| TEXT EXTRACT |

Member of the National Assembly of Pakistan
- In office 30 November 1988 – 6 August 1990
- Preceded by: Muhammad Hanif Ansari
- Succeeded by: Akram Ansari
- Constituency: NA-63 (Faisalabad-VII)
- In office 26 March 1977 – 5 July 1977
- Preceded by: Seat Established
- Succeeded by: Muhammad Hanif Ansari
- Constituency: NA-70 (Lyallpur-III)

Personal details
- Born: Chaudhry Nisar Akbar Khan 1 September 1942
- Died: 24 June 2024 (aged 81)
- Party: Pakistan Tehreek-e-Insaf (2013-2024)
- Other political affiliations: Pakistan Muslim League (N) (2008-2013) Pakistan People's Party (1977-2007) Pakistan Muslim League (1967-77)
- Parent: Chaudhry Ali Akbar Khan (father);
- Occupation: Politician, army officer

Military service
- Allegiance: Pakistan
- Branch/service: Pakistan Army
- Rank: Captain
- Unit: 15 Frontier Force Regiment
- Awards: Sword of Honour

= Nisar Akbar Khan =

Pakistani politician

Chaudhry Nisar Akbar Khan (Urdu/) (1 September 1942 - 24 June 2024) was a Pakistani politician and retired army officer who was a member of the National Assembly of Pakistan in 1977 and from 1988 to 1990.

==Early life and education==
Nisar Akbar Khan was born to father Chaudhry Ali Akbar Khan and mother Begum Ali Akbar Khan, as the eldest of his siblings. His family is of Rajput ancestry and originates from Faisalabad in Punjab, having settled in the city after emigrating from East Punjab's Hoshiarpur district during the partition of British India in 1947. His father was a Pakistan Movement activist who became a key figure in provincial and national politics, in addition to serving as Pakistan's ambassador to Sudan and Saudi Arabia.

Khan received his schooling from Lawrence College Ghora Gali before enrolling as a cadet at the Pakistan Military Academy.

==Military career==
Khan graduated from the 28th PMA Long Course in October 1963, notably as a Sword of Honour recipient. He was commissioned as a second lieutenant in the 15th battalion of the Frontier Force Regiment. He retired from the Pakistan Army as a captain.

==Political career==
Khan entered politics in the 1970 general election, contesting unsuccessfully for a seat in the National Assembly as a Pakistan Muslim League (PML) candidate. He then joined the Pakistan People's Party (PPP) and was successful in the 1977 general election, being elected to the lower house from his constituency of NA-70 (Lyallpur-III). He received 60,776 votes and defeated Muhammad Siddique Randhawa, a PNA candidate, by a margin of 15,000 votes. His tenure lasted from March to July, as a result of the military coup of 1977 which led to the dissolution of the assembly.

| REQUIRED TASK 1 |
State how many lines in the rows below contain the string "running", treating uppercase and lowercase as different. Give only the number.
| REQUIRED TASK 2 |
Pick up the Nisar Akbar Khan biography above where it stops and continue writing it.

| DATA SHOWN |
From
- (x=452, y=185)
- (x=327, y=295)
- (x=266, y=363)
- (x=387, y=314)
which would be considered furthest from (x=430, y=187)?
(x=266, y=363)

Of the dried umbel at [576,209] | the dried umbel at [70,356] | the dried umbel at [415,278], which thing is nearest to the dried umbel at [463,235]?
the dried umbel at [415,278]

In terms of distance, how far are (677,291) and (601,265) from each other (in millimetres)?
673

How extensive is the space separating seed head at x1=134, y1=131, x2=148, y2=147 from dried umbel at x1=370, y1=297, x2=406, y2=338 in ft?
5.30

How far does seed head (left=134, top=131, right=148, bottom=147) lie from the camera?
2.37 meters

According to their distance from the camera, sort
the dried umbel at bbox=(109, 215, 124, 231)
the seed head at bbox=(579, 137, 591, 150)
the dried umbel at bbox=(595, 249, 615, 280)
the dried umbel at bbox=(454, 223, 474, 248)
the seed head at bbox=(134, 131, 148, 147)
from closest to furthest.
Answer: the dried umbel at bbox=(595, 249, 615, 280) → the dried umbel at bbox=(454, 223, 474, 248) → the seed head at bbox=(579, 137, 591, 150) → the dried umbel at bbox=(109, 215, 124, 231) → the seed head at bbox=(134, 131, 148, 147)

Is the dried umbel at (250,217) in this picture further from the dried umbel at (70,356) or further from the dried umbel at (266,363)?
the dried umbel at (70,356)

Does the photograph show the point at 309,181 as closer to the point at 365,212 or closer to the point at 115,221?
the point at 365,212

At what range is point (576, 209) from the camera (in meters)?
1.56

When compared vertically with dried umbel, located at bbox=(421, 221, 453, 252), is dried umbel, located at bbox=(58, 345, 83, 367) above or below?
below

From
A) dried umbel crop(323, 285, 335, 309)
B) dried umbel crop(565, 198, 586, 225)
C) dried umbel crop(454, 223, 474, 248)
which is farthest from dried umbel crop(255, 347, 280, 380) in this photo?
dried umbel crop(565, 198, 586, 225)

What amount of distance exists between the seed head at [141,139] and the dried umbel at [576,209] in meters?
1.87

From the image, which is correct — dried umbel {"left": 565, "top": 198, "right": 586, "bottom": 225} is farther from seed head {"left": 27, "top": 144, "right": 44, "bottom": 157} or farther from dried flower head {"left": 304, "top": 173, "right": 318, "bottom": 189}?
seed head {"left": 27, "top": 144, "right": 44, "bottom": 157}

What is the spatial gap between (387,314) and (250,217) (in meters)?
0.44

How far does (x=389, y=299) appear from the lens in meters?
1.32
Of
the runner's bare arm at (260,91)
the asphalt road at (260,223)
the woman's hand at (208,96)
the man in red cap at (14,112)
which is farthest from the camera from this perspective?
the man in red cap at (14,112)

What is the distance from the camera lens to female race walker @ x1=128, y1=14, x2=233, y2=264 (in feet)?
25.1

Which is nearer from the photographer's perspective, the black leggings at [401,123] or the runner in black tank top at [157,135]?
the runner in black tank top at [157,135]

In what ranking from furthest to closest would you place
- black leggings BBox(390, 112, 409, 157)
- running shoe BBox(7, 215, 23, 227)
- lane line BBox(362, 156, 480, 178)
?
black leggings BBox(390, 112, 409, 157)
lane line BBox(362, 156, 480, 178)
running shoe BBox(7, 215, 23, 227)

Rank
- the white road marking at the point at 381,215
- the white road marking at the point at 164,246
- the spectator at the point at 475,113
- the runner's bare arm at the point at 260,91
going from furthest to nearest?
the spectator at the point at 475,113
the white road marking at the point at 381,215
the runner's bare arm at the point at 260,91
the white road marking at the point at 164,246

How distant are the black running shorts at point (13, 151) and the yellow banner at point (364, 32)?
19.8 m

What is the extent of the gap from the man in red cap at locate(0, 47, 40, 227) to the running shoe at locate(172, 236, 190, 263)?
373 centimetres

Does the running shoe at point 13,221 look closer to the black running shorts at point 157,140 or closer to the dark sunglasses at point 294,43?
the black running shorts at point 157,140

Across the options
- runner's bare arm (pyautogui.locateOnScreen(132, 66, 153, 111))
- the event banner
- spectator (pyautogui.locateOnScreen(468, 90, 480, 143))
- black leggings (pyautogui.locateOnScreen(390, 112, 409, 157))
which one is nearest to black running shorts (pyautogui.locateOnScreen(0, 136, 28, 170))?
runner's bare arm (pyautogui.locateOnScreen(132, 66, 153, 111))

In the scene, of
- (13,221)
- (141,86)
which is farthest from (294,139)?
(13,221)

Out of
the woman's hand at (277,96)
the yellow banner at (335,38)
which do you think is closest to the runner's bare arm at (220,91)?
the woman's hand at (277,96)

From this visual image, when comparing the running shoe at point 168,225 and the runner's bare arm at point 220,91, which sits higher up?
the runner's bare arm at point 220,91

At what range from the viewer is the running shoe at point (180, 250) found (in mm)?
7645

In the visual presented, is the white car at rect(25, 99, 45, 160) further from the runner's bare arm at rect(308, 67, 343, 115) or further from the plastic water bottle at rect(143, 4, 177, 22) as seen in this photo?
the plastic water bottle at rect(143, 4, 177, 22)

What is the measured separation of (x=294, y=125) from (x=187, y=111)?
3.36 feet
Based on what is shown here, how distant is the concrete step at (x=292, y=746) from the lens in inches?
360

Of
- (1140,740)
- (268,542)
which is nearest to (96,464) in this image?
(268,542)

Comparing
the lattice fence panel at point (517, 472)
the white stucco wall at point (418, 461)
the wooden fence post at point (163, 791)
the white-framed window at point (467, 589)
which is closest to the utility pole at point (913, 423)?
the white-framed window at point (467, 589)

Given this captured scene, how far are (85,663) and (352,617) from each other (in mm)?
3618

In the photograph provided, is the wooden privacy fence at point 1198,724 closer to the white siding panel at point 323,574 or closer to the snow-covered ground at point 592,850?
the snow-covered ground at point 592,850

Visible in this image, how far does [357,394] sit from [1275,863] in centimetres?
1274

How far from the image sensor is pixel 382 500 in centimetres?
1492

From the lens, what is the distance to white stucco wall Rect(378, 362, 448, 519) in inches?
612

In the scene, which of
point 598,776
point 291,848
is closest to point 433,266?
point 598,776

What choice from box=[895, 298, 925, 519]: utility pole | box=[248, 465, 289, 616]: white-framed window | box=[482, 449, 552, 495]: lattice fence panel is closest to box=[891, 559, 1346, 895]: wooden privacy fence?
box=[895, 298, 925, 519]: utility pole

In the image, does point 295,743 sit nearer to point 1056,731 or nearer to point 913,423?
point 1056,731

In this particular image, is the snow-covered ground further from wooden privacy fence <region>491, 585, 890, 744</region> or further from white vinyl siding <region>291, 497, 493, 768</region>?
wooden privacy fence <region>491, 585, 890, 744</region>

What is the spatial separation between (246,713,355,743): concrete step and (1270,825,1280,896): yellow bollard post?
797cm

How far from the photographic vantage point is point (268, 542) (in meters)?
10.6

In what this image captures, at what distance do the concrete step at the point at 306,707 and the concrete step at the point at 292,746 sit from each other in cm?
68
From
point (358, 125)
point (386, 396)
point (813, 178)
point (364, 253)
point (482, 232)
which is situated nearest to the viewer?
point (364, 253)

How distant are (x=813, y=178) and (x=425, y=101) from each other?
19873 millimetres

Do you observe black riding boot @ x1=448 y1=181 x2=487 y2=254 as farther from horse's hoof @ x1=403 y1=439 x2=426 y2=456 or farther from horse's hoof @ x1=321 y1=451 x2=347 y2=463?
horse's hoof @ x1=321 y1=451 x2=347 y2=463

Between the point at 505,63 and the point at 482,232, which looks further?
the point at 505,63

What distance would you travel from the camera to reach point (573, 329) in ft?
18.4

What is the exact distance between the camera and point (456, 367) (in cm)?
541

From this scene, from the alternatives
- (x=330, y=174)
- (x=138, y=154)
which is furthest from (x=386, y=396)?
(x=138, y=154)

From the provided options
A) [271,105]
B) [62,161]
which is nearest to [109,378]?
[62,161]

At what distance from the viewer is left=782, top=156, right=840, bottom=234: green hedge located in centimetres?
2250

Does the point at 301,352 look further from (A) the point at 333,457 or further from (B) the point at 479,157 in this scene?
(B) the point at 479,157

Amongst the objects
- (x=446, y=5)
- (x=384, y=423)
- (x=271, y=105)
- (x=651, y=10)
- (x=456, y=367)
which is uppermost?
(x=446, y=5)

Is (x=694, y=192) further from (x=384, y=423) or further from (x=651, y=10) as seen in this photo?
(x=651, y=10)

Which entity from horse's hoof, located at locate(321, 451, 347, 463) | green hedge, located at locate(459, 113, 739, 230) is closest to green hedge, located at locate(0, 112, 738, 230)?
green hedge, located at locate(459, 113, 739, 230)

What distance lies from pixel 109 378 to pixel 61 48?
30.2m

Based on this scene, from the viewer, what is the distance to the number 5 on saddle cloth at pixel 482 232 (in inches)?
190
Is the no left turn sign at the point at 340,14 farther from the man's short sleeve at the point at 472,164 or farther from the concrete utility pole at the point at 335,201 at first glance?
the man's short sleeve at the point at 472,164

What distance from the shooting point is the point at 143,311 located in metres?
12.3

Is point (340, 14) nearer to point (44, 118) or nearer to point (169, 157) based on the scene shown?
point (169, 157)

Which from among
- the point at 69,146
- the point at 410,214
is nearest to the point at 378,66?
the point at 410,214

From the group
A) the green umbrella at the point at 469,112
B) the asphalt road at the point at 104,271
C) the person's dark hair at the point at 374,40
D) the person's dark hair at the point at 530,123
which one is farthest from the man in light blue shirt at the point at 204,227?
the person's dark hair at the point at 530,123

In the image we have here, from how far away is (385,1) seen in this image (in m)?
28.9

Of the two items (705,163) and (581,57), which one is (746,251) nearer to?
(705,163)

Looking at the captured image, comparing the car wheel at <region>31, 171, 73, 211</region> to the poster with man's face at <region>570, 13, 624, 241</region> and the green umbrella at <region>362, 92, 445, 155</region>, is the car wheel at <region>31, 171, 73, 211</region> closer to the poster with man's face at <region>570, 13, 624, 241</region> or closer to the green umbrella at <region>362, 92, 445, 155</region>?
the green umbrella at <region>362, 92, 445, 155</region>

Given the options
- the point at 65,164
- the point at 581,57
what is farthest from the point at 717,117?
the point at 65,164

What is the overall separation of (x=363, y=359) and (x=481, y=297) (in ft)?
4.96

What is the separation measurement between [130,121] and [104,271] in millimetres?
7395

| TASK OUTPUT 1 |
9

| TASK OUTPUT 2 |
He did not stand in the non-party election of 1985, a poll boycotted by the PPP during martial law, in which the constituency was won by Muhammad Hanif Ansari. Following a return to democracy in the 1988 general election, Khan contested from the newly delimited constituency of NA-63 (Faisalabad-VII) and was re-elected. He received 54,251 votes and defeated Akram Ansari, an IJI candidate, by a margin of over 8,000 votes. He served his second term in parliament from November 1988 until the completion of his tenure in August 1990.

In the 1990 general election, he was allotted a different constituency by the PPP and went unelected, a move that allowed IJI's Akram Ansari to reclaim NA-63. In the 1993 general election, he returned to his former constituency. However, he received 48,796 votes and lost to Ansari, who was contesting on behalf of the PML-N this time, by around 14,000 votes. In the 1997 general election, the PPP decided to award its ticket for NA-63 to a former Faisalabad councillor, Riaz Ahmad Ansari, who was also defeated by Akram Ansari. In the 2002 general election, Khan contested from NA-82 (Faisalabad-VIII) on behalf of the parliamentarians wing of the PPP. He received 36,288 votes and lost by a narrow margin of fewer than 800 votes to Muhammad Fazal Karim, a PML-N candidate.

In October 2007, Khan parted ways with the PPP and became a member of the Pakistan Muslim League (N). In the 2008 general election, he campaigned from NA-81 (Faisalabad-VII). He received 23,305 votes and placed third in the poll behind runner-up Nisar Ahmad Jutt of the PML-Q, losing to PPP's winning candidate Chaudhry Saeed Iqbal. In the 2013 general election, he joined the Pakistan Tehreek-e-Insaf (PTI) and competed from NA-82 (Faisalabad-VIII). He received 36,373 votes, losing to PML-N's Rana Muhammad Afzal Khan by a margin of about 90,000 votes.

==Personal life==
Khan married in 1962. His brother-in-law, Chaudhry Umar Daraz Khan, was elected as a member of the Punjab provincial assembly in 1977 and 1988.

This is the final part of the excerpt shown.